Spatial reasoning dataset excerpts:
>>>>>

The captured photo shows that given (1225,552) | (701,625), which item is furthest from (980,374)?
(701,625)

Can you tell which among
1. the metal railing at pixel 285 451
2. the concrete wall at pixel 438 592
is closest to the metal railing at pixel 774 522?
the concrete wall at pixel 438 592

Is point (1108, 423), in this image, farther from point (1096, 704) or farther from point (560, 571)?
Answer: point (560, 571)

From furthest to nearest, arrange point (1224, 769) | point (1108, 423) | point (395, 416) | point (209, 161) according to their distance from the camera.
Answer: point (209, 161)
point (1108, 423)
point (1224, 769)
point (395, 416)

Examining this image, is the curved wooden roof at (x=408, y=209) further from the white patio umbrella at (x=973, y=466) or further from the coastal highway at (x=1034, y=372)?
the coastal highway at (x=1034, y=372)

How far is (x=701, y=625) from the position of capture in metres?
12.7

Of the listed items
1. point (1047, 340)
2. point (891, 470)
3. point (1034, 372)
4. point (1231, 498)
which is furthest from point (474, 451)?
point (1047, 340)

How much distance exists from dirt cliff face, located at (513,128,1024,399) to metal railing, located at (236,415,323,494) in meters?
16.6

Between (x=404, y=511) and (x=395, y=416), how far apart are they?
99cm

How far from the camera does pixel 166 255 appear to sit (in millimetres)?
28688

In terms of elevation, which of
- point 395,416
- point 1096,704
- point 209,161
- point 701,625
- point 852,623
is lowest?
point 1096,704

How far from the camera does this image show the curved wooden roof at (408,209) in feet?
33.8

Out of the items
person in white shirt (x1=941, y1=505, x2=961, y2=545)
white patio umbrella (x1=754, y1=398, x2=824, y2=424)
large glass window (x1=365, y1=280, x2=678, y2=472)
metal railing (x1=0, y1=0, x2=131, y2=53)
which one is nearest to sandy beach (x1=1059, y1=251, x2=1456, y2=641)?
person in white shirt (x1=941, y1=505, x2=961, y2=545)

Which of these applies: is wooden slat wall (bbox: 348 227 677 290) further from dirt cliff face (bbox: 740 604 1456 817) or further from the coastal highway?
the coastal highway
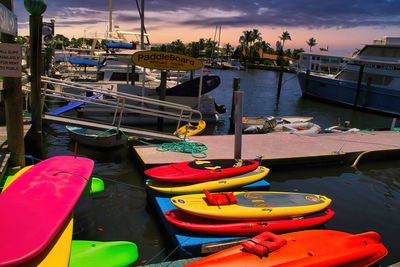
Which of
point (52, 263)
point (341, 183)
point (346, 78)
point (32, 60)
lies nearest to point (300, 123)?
point (341, 183)

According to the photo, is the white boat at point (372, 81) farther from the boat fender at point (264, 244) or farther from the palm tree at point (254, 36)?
the palm tree at point (254, 36)

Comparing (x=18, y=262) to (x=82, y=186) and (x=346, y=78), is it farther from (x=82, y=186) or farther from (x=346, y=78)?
(x=346, y=78)

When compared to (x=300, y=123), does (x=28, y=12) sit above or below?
above

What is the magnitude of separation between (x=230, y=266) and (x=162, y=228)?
8.99 ft

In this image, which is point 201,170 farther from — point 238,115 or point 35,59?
point 35,59

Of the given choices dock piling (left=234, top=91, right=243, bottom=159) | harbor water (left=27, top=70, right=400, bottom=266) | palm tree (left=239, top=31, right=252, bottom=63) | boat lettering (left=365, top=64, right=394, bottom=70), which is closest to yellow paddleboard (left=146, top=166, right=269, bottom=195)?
harbor water (left=27, top=70, right=400, bottom=266)

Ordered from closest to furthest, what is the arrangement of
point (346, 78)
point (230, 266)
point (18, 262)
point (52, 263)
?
point (18, 262)
point (52, 263)
point (230, 266)
point (346, 78)

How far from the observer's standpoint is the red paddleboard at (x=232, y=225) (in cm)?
557

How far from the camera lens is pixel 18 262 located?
3.16 metres

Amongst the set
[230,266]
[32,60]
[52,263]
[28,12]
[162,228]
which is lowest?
[162,228]

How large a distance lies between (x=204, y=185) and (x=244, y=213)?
1.54m

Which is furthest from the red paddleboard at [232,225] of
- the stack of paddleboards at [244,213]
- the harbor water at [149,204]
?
the harbor water at [149,204]

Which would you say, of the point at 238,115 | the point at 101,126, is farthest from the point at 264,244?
the point at 101,126

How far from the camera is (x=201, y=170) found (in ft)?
24.8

<<<<<

What you return should match the records above word for word, minus the pictures.

▶ Answer to this task
The captured photo shows that given (1225,552) | (701,625), which item is furthest from (980,374)?
(701,625)

Can you tell which among
1. the metal railing at pixel 285 451
2. the concrete wall at pixel 438 592
is closest to the metal railing at pixel 774 522?
the concrete wall at pixel 438 592

Is point (1108, 423), in this image, farther from point (1096, 704) or farther from point (560, 571)?
Answer: point (560, 571)

From furthest to nearest, arrange point (1224, 769) | point (1108, 423) | point (395, 416) | point (209, 161) according to their distance from the camera.
Answer: point (209, 161)
point (1108, 423)
point (1224, 769)
point (395, 416)

Examining this image, is the curved wooden roof at (x=408, y=209) further from the white patio umbrella at (x=973, y=466) or further from the coastal highway at (x=1034, y=372)?
the coastal highway at (x=1034, y=372)

How far is (x=701, y=625) from the position of capture in metres?
12.7

Of the listed items
1. point (1047, 340)
2. point (891, 470)
3. point (1034, 372)
4. point (1231, 498)
which is furthest from point (474, 451)?
point (1047, 340)

How much distance exists from dirt cliff face, located at (513,128,1024,399) to metal railing, located at (236,415,323,494) in meters?
16.6

Between (x=404, y=511) and (x=395, y=416), how far apart are they?
99cm

How far from the camera does pixel 166 255 appear to sit (in millimetres)?
28688

In terms of elevation, which of
- point 395,416
- point 1096,704
- point 209,161
- point 701,625
- point 852,623
is lowest?
point 1096,704

How far from the camera does this image show the curved wooden roof at (408,209) in feet?
33.8

Out of the items
person in white shirt (x1=941, y1=505, x2=961, y2=545)
white patio umbrella (x1=754, y1=398, x2=824, y2=424)
large glass window (x1=365, y1=280, x2=678, y2=472)
metal railing (x1=0, y1=0, x2=131, y2=53)
which one is nearest to sandy beach (x1=1059, y1=251, x2=1456, y2=641)?
person in white shirt (x1=941, y1=505, x2=961, y2=545)

Which of these applies: is wooden slat wall (bbox: 348 227 677 290) further from dirt cliff face (bbox: 740 604 1456 817) or further from the coastal highway?
the coastal highway
Which of
point (52, 263)
point (341, 183)
point (346, 78)
point (32, 60)
lies nearest to point (300, 123)?
point (341, 183)

According to the photo, is the white boat at point (372, 81) farther from the boat fender at point (264, 244) or farther from the palm tree at point (254, 36)?
the palm tree at point (254, 36)

Comparing (x=18, y=262) to (x=82, y=186) and (x=346, y=78), is it farther from (x=82, y=186) or farther from (x=346, y=78)?
(x=346, y=78)

When compared to (x=300, y=123), does (x=28, y=12) sit above or below?
above

What is the magnitude of separation between (x=230, y=266) and (x=162, y=228)?
8.99 ft

In this image, which is point 201,170 farther from — point 238,115 or point 35,59?
point 35,59

Of the given choices dock piling (left=234, top=91, right=243, bottom=159) | harbor water (left=27, top=70, right=400, bottom=266) | palm tree (left=239, top=31, right=252, bottom=63) | boat lettering (left=365, top=64, right=394, bottom=70), which is closest to yellow paddleboard (left=146, top=166, right=269, bottom=195)?
harbor water (left=27, top=70, right=400, bottom=266)

Ordered from closest to furthest, what is the arrangement of
point (346, 78)
point (230, 266)
point (18, 262)
point (52, 263)
?
point (18, 262)
point (52, 263)
point (230, 266)
point (346, 78)

How far from the observer's standpoint is the red paddleboard at (x=232, y=225) (in cm)?
557

How far from the camera lens is pixel 18 262 located?
3.16 metres

Amongst the set
[230,266]
[32,60]
[52,263]
[28,12]
[162,228]
which is lowest?
[162,228]

How large a distance lies between (x=204, y=185) and (x=244, y=213)?
1.54m

Which is furthest from the red paddleboard at [232,225] of
- the stack of paddleboards at [244,213]
- the harbor water at [149,204]
?
the harbor water at [149,204]

Which would you say, of the point at 238,115 | the point at 101,126, is farthest from the point at 264,244?
the point at 101,126

How far from the camera is (x=201, y=170) found (in ft)?
24.8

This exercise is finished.